Extracted data »

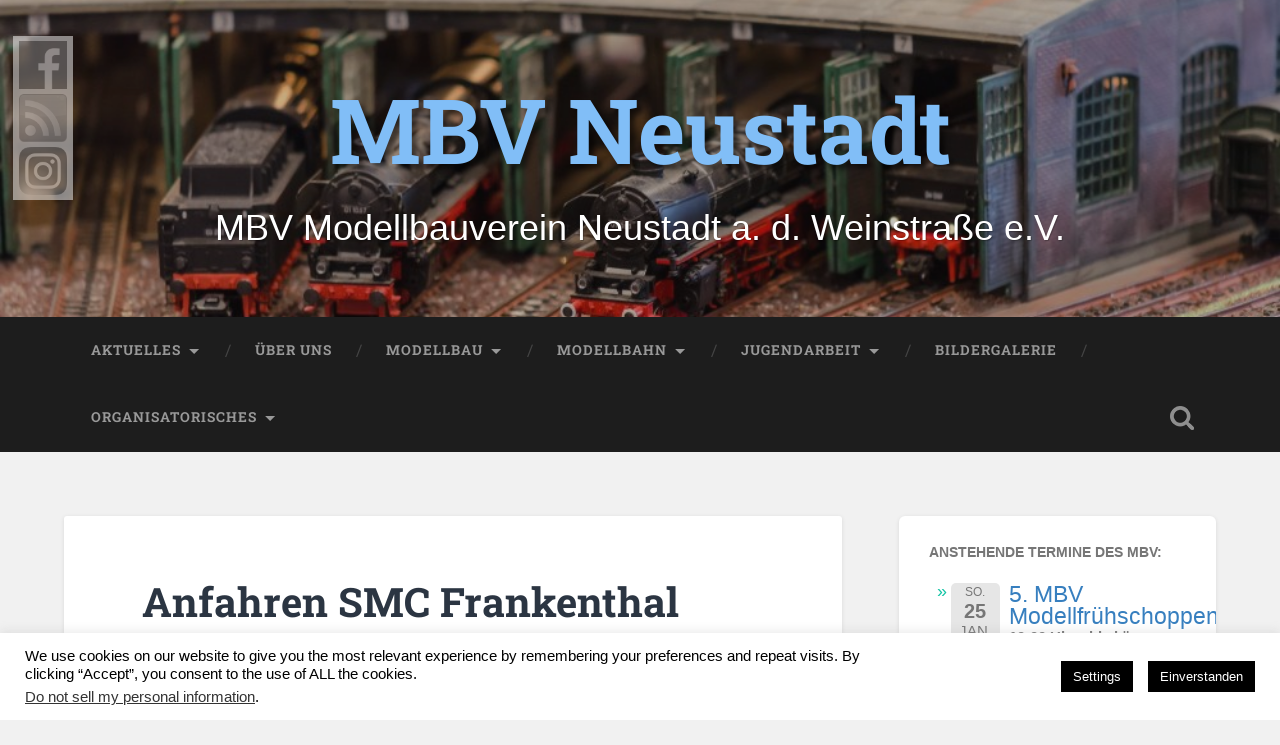

--- FILE ---
content_type: text/css
request_url: https://www.mbv-neustadt.de/wp-content/uploads/hurrytimer/css/d74f1fdcbcd2a3ea.css?ver=6.9
body_size: 1037
content:
[class~=hurrytimer-campaign] {
  line-height: normal;
  text-align: center;
  padding: 10px 0;
}
[class~=hurrytimer-campaign] * {
  line-height: normal;
}

.hurryt-loading {
  display: none !important;
}

.hurrytimer-timer {
  display: flex;
  align-items: baseline;
  justify-content: center;
  flex-wrap: wrap;
}

.hurrytimer-timer-digit {
  font-feature-settings: "tnum";
  font-variant-numeric: tabular-nums;
}

.hurrytimer-headline {
  color: #333;
  display: block;
  margin: 5px auto;
  overflow: hidden;
}

.hurrytimer-timer-block {
  position: relative;
  display: flex;
  margin-right: 5px;
  flex-direction: column;
  align-items: center;
  justify-content: center;
  box-sizing: content-box;
  margin-bottom: 10px;
  margin-left: 5px;
}
.hurrytimer-timer-block:last-child {
  margin-right: 0;
}
.hurrytimer-timer-block:first-child {
  margin-left: 0;
}

.hurrytimer-sticky {
  margin: auto !important;
  width: 100%;
  background: #fff;
  left: 0;
  right: 0;
  z-index: 9999;
  position: fixed;
  box-shadow: 1px 1px 2px rgba(0, 0, 0, 0.05);
}
.hurrytimer-sticky.is-off {
  position: relative;
  z-index: 0;
}

.admin-bar:not(.wp-admin) .hurrytimer-sticky {
  z-index: 999999;
}

.hurrytimer-sticky-inner {
  max-width: 1200px;
  margin: auto;
  text-align: center;
  padding-left: 5px;
  padding-right: 5px;
}

.hurrytimer-button {
  display: inline-block;
  text-decoration: none;
  outline: none;
}

.hurrytimer-sticky-close {
  right: 10px;
  position: absolute;
  transform: translateY(-50%);
  top: 50%;
  background: none;
  border: none;
  padding: 0;
  margin: 0;
  width: 13px;
  height: 13px;
  cursor: pointer;
  display: flex;
}
.hurrytimer-sticky-close svg {
  fill: #333;
  width: 100%;
  height: 100%;
}
.hurrytimer-sticky-close:hover {
  opacity: 1;
  background: none;
}
.hurrytimer-campaign-1882{
    text-align: center;
    display: block;
}

.hurrytimer-campaign-1882 .hurrytimer-timer-digit,
.hurrytimer-campaign-1882 .hurrytimer-timer-sep{
    color: #dd3333;
    display: block;
    font-size: 35px;
}

.hurrytimer-campaign-1882 .hurrytimer-timer{
justify-content:center}.hurrytimer-campaign-1882 .hurrytimer-timer-label{
    font-size: 12px;
    color: #dd3333;
    text-transform: uppercase;
    display: block;
}



.hurrytimer-campaign-1882 .hurrytimer-headline{
    font-size: 30px;
    color: #dd3333;
    margin-bottom: 5px;

}

.hurrytimer-campaign-1882 .hurrytimer-button-wrap{
    margin-top: 5px;

}
.hurrytimer-campaign-1882 .hurrytimer-button{
    font-size: 15px;
    color: #fff;
    background-color: #000;
    border-radius: 3px;
    padding: 10px 15px;
}

@media(max-width:425px) {
.hurrytimer-campaign-1882 .hurrytimer-button-wrap,
.hurrytimer-campaign-1882 .hurrytimer-headline
{
    margin-left: 0;
    margin-right: 0;
}
}

.hurrytimer-campaign-1293{
    text-align: center;
    display: block;
}

.hurrytimer-campaign-1293 .hurrytimer-timer-digit,
.hurrytimer-campaign-1293 .hurrytimer-timer-sep{
    color: #dd3333;
    display: block;
    font-size: 35px;
}

.hurrytimer-campaign-1293 .hurrytimer-timer{
justify-content:center}.hurrytimer-campaign-1293 .hurrytimer-timer-label{
    font-size: 12px;
    color: #000;
    text-transform: uppercase;
    display: block;
}



.hurrytimer-campaign-1293 .hurrytimer-headline{
    font-size: 30px;
    color: #000;
    margin-bottom: 5px;

}

.hurrytimer-campaign-1293 .hurrytimer-button-wrap{
    margin-top: 5px;

}
.hurrytimer-campaign-1293 .hurrytimer-button{
    font-size: 15px;
    color: #fff;
    background-color: #000000;
    border-radius: 3px;
    padding: 10px 15px;
}

@media(max-width:425px) {
.hurrytimer-campaign-1293 .hurrytimer-button-wrap,
.hurrytimer-campaign-1293 .hurrytimer-headline
{
    margin-left: 0;
    margin-right: 0;
}
}

.hurrytimer-campaign-1173{
    text-align: center;
    display: block;
}

.hurrytimer-campaign-1173 .hurrytimer-timer-digit,
.hurrytimer-campaign-1173 .hurrytimer-timer-sep{
    color: #3a44ff;
    display: block;
    font-size: 35px;
}

.hurrytimer-campaign-1173 .hurrytimer-timer{
justify-content:center}.hurrytimer-campaign-1173 .hurrytimer-timer-label{
    font-size: 12px;
    color: #000;
    text-transform: uppercase;
    display: block;
}



.hurrytimer-campaign-1173 .hurrytimer-headline{
    font-size: 30px;
    color: #000;
    margin-bottom: 5px;

}

.hurrytimer-campaign-1173 .hurrytimer-button-wrap{
    margin-top: 5px;

}
.hurrytimer-campaign-1173 .hurrytimer-button{
    font-size: 15px;
    color: #fff;
    background-color: #000000;
    border-radius: 3px;
    padding: 10px 15px;
}

@media(max-width:425px) {
.hurrytimer-campaign-1173 .hurrytimer-button-wrap,
.hurrytimer-campaign-1173 .hurrytimer-headline
{
    margin-left: 0;
    margin-right: 0;
}
}

.hurrytimer-campaign-1171{
    text-align: center;
    display: block;
}

.hurrytimer-campaign-1171 .hurrytimer-timer-digit,
.hurrytimer-campaign-1171 .hurrytimer-timer-sep{
    color: #303aff;
    display: block;
    font-size: 35px;
}

.hurrytimer-campaign-1171 .hurrytimer-timer{
justify-content:center}.hurrytimer-campaign-1171 .hurrytimer-timer-label{
    font-size: 12px;
    color: #000;
    text-transform: uppercase;
    display: block;
}



.hurrytimer-campaign-1171 .hurrytimer-headline{
    font-size: 30px;
    color: #000;
    margin-bottom: 5px;

}

.hurrytimer-campaign-1171 .hurrytimer-button-wrap{
    margin-top: 5px;

}
.hurrytimer-campaign-1171 .hurrytimer-button{
    font-size: 15px;
    color: #fff;
    background-color: #000000;
    border-radius: 3px;
    padding: 10px 15px;
}

@media(max-width:425px) {
.hurrytimer-campaign-1171 .hurrytimer-button-wrap,
.hurrytimer-campaign-1171 .hurrytimer-headline
{
    margin-left: 0;
    margin-right: 0;
}
}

What the exercise asks »
Take the lines above from the top of the records through the one with "flex-direction: column;" and repeat them exactly, without any pictures.

Exercise answer »
--- FILE ---
content_type: text/css
request_url: https://www.mbv-neustadt.de/wp-content/uploads/hurrytimer/css/d74f1fdcbcd2a3ea.css?ver=6.9
body_size: 1037
content:
[class~=hurrytimer-campaign] {
  line-height: normal;
  text-align: center;
  padding: 10px 0;
}
[class~=hurrytimer-campaign] * {
  line-height: normal;
}

.hurryt-loading {
  display: none !important;
}

.hurrytimer-timer {
  display: flex;
  align-items: baseline;
  justify-content: center;
  flex-wrap: wrap;
}

.hurrytimer-timer-digit {
  font-feature-settings: "tnum";
  font-variant-numeric: tabular-nums;
}

.hurrytimer-headline {
  color: #333;
  display: block;
  margin: 5px auto;
  overflow: hidden;
}

.hurrytimer-timer-block {
  position: relative;
  display: flex;
  margin-right: 5px;
  flex-direction: column;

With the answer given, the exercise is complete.